I don't feel confident that "Commons RNG" should decide how to generate
the numbers to be used in place of the one hard-coded in the reference
algorithm (Golden ratio).

As discussed, we could provide
1. "customizable" implementations for which the "Weyl" number
can be passed at construction (cf. "SPLIT_MIX_63_K"), and
2. an *example* code of how good "K" numbers could be generated
(e.g. taking any number and boosting the number of transitions).

> >
> >>
> >> On the subject of splitting verses jumping:
> >>
> >> Jumping seems to be a case where the limit of the multi-threaded
> >> scenario is known beforehand, e.g. a simulation with 1024 parallel
> >> tasks, each task with a known limit on the count of random numbers
> >> required. So if your jump length is above the number of random numbers
> >> required for each task you can jump to get a single generator for each
> >> task and ensure no overlap.
> >>
> >> Split is used when the multi-threaded scenario is not known. This is a
> >> case for SplittableRandom which is used in parallel algorithms which use
> >> forking. The point at which a fork will occur and the task size of the
> >> fork are not known beforehand. The generator is able to create new
> >> generators for each fork that will very unlikely overlap with any other
> >> generator currently in use. For SplittableRandom the probability of the
> >> same generator is about 2^-63. The probability of overlap is reduced
> >> further as the start point of the sequence is variable too and the
> >> length of the sequence that is consumed is not known.
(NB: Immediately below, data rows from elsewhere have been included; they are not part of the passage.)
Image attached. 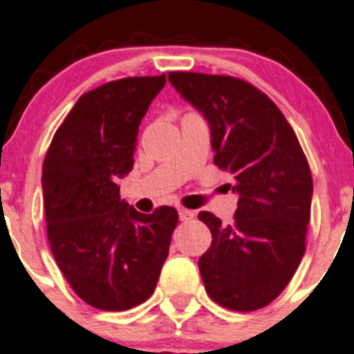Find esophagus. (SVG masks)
<instances>
[{
	"label": "esophagus",
	"instance_id": "obj_1",
	"mask_svg": "<svg viewBox=\"0 0 354 354\" xmlns=\"http://www.w3.org/2000/svg\"><path fill=\"white\" fill-rule=\"evenodd\" d=\"M179 217H180V221H191V219L194 217V212L187 209H179Z\"/></svg>",
	"mask_w": 354,
	"mask_h": 354
}]
</instances>
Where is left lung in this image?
I'll return each instance as SVG.
<instances>
[{
    "instance_id": "left-lung-1",
    "label": "left lung",
    "mask_w": 354,
    "mask_h": 354,
    "mask_svg": "<svg viewBox=\"0 0 354 354\" xmlns=\"http://www.w3.org/2000/svg\"><path fill=\"white\" fill-rule=\"evenodd\" d=\"M168 80L209 121L214 165L239 194L232 225L210 212L212 244L198 267L209 297L232 310L274 302L306 252L313 175L283 112L252 84L230 75L170 71Z\"/></svg>"
}]
</instances>
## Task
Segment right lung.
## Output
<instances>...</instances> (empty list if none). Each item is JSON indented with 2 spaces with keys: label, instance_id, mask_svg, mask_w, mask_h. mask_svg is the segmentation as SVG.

So if the number
> >> of forks is much less than 2^63 (which it should be) then split will
> >> suffice in this situation.
> >
> > I'm not convinced that we should add complexity to the API without
> > a use-case that would require
> > * fork-join,
> > * a RNG  that cannot be "SplittableRandom”.
>
> I think that Splittable as we are discussing it is essentially a mix of functionality:
>
> UniformRandomProvider rng
> Supplier<UniformRandomProvider> rngSupplier
>
> The Splittable interface just nicely allows you to create an algorithm that declares that it wants a random generator but may actually want more than one because it may create multiple threads. The number of threads is unknown so it needs to be able to create generators as it goes.
>
> For now I am fine with not putting it into the library. I do not see it as essential.

Thanks.

> It is a nice to have.

As per the above, given the "SPLIT_MIX_64_K" version of an algorithm, I'd rather
let the user implement what he needs:

for (int i = 1; i < numThreads; i += 2) {
    final long k = boostTransitions(i); // User-defined.
    final UniformRandomProvider rng =
RandomSource.create(SPLIT_MIX_64_K, k); // Commons RNG.
    startProcessingThread(rng); // User-defined.
}

> But as you said it does raise the question of when (and justifying why) we support if for each of the generators.
>
> Given that SplittableRandom is designed to support the Java framework, is not extensible (is a final class) and so seems to be a closed solution to fork-join in Java leaving it out of the API until a concrete use case for it occurs seems sensible.
>
> >
> >> I have an algorithm that uses a set number of tasks to do random
> >> splitting of a dataset. The dataset is shuffled before the task so even
> >> if the same generator was used the output would work. Currently I create
> >> a new generator to allow parallel computation but I could split a master
> >> one or use a jumpable. Splitting would be faster than jumping for this
> >> scenario and perfectly acceptable.
> >
> > Do you mean that most of the total computing time is taken
> > by instantiating the generator?
>
> No. So speed of splitting verses instantiating the generator is mute. My point was that I just need a new thread safe instance. A copy would be fine. A split would be fine. A new instance would be fine. That algorithm was pre Java 8. I could just update it to use SplittableRandom. It is not using any of the sampling functionality that hands a UniformRandomProvider to another class. The RNG is used for shuffling and subset sampling so just needs nextInt(int).
>
> I’ve got a bit of homework to find a case where SplittableRandom comes into its own beyond just offering Supplier<UniformRandomProvider> as part of it’s API.
>
> >
> >> This leans me back towards adding a Splittable interface. The conditions
> >> for a split would be that the split creates a new instance based on the
> >> current state of the generator and updates the state. This allows split
> >> to be called repeatedly on the same generator to get new distinct
> >> instances that will not coincide with very high probability. It would be
> >> akin to non-synchronized self-construction. This would then be faster
> >> than using RandomSource.create because that uses synchronized seed
> >> generation.
> >
> > If the seed auto-generation is the issue, why not bypass it (by providing
> > one's own seed)?
> > Using a generator's state as a seed for another instance seems but a
> > particular choice from the seed space.
>
> I think the reason to use ones own mixed up state as the seed is to ensure that the state of the new generator is different. The implementations I have seen do not actually check this is true so it just a probability gamble anyway. No different from creating a new seed and instance. So it is just for convenience.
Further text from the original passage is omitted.